• Journal of neurotrauma · Mar 2013

    Cellular alterations in human traumatic brain injury: changes in mitochondrial morphology reflect regional levels of injury severity.

    • Bizhan Aarabi, Deborah M Stein, Irina S Balan, Andrew J Saladino, Rudolf J Castellani, Christine Wade, and Howard M Eisenberg.
    • Department of Anesthesiology, University of Maryland School of Medicine, Baltimore, MD 21201, USA.
    • J. Neurotrauma. 2013 Mar 1;30(5):367-81.

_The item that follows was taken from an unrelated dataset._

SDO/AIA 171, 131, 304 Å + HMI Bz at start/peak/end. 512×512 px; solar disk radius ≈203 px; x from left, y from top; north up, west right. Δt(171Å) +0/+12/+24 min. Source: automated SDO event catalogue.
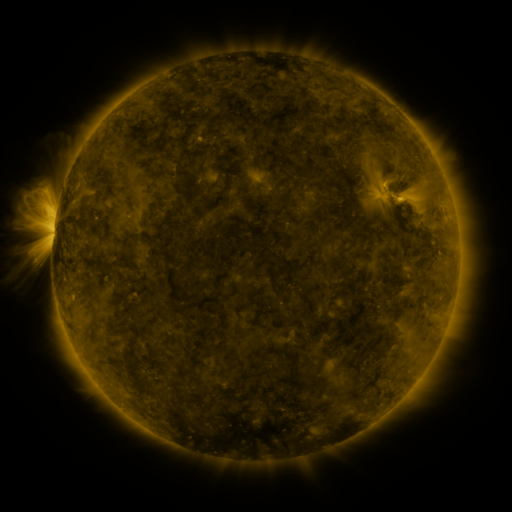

    AbstractMitochondrial dysfunction may be central to the pathophysiology of traumatic brain injury (TBI) and often can be recognized cytologically by changes in mitochondrial ultrastructure. This study is the first to broadly characterize and quantify mitochondrial morphologic alterations in surgically resected human TBI tissues from three contiguous cortical injury zones. These zones were designated as injury center (Near), periphery (Far), and Penumbra. Tissues from 22 patients with TBI with varying degrees of damage and time intervals from TBI to surgical tissue collection within the first week post-injury were rapidly fixed in the surgical suite and processed for electron microscopy. A large number of mitochondrial structural patterns were identified and divided into four survival categories: normal, normal reactive, reactive degenerating, and end-stage degenerating profiles. A tissue sample acquired at 38 hours post-injury was selected for detailed mitochondrial quantification, because it best exhibited the wide variation in cellular and mitochondrial changes consistently noted in all the other cases. The distribution of mitochondrial morphologic phenotypes varied significantly between the three injury zones and when compared with control cortical tissue obtained from an epilepsy lobectomy. This study is unique in its comparative quantification of the mitochondrial ultrastructural alterations at progressive distances from the center of injury in surviving TBI patients and in relation to control human cortex. These quantitative observations may be useful in guiding the translation of mitochondrial-based neuroprotective interventions to clinical implementation.